We have a Dynamically generated Library that houses all our pdf files. Only the Library list is dynamic, all the pdf's are static. Do pdf's work on a refresh setting? The details say the site must support If-Modified-Since. How can I test if the site supports this and if pdf's return that information. 99% of the pdfs are the same each week and I would rather have the crawl just get the new or updated ones.
Thanks
John
If you look under List/Edit URLs for the details of a PDF that was added during the last walk, if the Modified time is the same as the Visited time it would suggest the web server is not using the Modified header and If-Modified-Since. You can also usually see in your browser looking at the page properties.
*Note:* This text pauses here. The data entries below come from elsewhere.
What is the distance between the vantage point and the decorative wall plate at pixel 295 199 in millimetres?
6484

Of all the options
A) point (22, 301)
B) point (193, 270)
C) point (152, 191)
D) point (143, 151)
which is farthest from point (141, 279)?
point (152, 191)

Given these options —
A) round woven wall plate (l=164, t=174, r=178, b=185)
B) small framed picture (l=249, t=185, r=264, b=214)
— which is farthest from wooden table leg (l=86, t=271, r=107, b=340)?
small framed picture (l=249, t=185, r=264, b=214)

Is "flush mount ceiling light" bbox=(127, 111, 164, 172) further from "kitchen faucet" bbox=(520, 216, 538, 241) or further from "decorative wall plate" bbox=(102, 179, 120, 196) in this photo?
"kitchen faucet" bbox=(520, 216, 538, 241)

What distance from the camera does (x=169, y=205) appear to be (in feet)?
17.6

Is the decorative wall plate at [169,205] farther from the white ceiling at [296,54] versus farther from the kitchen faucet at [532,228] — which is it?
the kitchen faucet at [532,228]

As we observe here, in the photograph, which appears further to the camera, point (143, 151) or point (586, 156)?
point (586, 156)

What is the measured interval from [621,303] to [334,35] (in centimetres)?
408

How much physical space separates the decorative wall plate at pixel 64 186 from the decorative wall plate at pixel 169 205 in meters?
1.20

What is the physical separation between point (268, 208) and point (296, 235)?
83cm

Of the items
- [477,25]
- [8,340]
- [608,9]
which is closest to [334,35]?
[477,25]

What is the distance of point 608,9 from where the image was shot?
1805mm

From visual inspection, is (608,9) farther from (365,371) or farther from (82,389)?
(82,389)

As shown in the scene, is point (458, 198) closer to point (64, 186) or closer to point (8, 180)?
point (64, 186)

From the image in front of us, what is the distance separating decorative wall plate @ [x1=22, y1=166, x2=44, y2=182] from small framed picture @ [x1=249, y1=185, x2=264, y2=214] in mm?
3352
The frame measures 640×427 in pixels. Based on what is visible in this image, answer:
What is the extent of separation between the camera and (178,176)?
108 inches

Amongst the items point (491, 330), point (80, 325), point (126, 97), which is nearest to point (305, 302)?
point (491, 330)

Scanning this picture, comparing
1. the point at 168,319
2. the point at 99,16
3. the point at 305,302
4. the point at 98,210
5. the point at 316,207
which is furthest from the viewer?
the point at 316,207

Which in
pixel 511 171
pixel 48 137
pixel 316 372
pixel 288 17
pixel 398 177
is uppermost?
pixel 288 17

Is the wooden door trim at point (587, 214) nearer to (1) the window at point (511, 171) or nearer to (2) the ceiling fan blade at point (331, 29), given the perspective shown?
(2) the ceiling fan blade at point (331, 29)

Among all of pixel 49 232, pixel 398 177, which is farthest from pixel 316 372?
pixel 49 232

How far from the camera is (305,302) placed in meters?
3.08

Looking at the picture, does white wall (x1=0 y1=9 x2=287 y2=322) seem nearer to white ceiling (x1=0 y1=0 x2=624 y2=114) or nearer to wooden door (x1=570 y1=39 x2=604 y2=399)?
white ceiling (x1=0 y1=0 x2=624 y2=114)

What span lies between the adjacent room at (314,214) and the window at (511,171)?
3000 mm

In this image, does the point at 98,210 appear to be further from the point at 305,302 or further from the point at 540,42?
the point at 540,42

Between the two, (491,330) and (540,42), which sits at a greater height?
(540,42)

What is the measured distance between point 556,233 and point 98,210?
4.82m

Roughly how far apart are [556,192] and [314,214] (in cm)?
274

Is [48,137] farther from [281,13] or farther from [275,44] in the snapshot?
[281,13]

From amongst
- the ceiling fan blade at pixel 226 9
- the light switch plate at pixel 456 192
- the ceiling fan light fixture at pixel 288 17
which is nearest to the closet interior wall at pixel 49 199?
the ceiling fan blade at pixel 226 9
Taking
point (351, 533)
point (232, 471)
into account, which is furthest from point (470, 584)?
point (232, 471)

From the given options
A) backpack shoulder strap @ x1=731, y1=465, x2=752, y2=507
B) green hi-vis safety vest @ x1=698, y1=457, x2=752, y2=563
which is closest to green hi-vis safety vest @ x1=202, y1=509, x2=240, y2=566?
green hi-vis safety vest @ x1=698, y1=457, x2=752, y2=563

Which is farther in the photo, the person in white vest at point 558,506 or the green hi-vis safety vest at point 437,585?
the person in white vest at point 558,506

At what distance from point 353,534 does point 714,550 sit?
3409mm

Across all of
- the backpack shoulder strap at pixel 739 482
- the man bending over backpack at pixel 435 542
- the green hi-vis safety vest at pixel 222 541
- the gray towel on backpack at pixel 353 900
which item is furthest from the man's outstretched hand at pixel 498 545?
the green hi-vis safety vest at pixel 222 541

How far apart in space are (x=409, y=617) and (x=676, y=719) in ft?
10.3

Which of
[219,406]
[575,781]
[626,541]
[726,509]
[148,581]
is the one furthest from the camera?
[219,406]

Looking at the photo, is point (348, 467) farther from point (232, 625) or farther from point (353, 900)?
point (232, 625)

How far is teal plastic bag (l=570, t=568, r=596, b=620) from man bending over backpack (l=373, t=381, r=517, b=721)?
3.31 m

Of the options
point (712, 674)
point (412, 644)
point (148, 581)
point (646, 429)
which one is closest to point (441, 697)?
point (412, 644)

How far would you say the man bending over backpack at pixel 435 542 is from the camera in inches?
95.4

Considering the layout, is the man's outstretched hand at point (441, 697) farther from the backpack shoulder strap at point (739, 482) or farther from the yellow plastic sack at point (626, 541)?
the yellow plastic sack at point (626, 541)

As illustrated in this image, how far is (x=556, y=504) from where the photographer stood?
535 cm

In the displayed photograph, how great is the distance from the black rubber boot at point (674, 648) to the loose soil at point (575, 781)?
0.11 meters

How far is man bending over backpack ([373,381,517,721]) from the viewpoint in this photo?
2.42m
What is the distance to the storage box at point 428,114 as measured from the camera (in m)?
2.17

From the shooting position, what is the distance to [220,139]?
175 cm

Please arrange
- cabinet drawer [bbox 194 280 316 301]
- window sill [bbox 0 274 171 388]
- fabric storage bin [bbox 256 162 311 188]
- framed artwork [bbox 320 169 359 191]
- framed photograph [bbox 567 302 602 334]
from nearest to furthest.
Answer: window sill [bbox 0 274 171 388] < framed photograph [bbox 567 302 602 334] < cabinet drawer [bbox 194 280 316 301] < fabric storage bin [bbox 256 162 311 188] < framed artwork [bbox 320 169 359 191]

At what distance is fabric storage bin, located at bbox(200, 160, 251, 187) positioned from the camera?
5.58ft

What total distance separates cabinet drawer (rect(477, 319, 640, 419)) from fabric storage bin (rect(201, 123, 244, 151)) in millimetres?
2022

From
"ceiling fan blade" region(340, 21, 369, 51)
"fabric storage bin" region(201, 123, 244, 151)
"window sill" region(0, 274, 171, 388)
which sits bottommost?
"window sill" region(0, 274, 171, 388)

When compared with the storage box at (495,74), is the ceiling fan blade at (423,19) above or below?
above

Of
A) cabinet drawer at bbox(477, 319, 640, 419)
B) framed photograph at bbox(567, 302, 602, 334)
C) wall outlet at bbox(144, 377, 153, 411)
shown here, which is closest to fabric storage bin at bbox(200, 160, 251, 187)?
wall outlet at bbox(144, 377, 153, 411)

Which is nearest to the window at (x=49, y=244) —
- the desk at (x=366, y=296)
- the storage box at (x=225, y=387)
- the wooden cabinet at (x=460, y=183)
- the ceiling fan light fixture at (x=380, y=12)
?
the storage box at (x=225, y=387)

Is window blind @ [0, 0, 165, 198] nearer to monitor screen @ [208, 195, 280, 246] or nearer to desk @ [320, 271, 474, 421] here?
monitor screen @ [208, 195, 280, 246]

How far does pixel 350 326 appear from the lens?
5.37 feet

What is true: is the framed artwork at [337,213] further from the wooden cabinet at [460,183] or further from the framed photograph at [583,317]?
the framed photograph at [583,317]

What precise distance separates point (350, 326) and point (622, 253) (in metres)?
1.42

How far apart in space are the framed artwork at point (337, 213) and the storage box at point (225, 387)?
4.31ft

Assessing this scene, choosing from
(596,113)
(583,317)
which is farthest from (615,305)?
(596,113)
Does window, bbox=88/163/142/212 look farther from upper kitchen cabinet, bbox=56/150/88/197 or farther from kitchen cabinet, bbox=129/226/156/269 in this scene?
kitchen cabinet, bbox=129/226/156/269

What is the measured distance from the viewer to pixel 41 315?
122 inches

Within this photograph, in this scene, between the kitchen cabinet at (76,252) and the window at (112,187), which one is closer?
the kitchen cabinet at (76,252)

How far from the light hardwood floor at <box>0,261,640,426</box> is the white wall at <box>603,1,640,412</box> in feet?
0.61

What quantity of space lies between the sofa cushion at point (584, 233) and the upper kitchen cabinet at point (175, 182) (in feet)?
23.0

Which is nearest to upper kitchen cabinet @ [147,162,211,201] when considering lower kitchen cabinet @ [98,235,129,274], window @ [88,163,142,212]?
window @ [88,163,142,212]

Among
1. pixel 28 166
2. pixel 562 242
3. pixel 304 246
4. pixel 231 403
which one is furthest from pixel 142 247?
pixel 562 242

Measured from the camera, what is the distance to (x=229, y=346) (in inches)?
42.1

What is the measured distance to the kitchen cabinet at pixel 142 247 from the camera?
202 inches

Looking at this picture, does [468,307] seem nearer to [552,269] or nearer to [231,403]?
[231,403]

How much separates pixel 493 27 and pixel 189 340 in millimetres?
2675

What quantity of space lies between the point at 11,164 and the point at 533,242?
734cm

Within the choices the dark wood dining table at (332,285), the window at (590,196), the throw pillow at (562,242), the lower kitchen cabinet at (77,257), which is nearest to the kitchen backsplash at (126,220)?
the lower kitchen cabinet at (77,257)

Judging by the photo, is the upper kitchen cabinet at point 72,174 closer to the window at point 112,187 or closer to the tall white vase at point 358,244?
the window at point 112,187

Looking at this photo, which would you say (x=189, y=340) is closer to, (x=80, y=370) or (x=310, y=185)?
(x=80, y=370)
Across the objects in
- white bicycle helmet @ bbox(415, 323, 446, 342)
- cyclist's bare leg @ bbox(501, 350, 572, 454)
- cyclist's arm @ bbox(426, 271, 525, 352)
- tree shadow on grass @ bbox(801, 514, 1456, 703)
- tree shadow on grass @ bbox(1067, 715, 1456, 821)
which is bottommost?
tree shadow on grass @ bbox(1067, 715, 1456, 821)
If that is the entire contents of the library you can set the default refresh period to 1 year, and make the library list a watch url. The list will then be refreshed every refresh, but the PDF files won't be checked for a year.
OK it appears that the server is correctly giving the modified date.
Indexed: 2007-10-19 23:24:46
Modified: 2004-08-29 22:23:01
Last Visit: 2007-10-19 23:24:46
Next Visit: 2008-01-17 22:24:46
I want each pdf file to be checked each week to see if the date is changed and if it is get the new one.
I don't want it to wait a year until it gets the new one.
OK, then you can set the max refresh time to a week, and it should then do the relatively quick If-Modified-Since check. It appears you probably have 90 days currently as the max refresh time.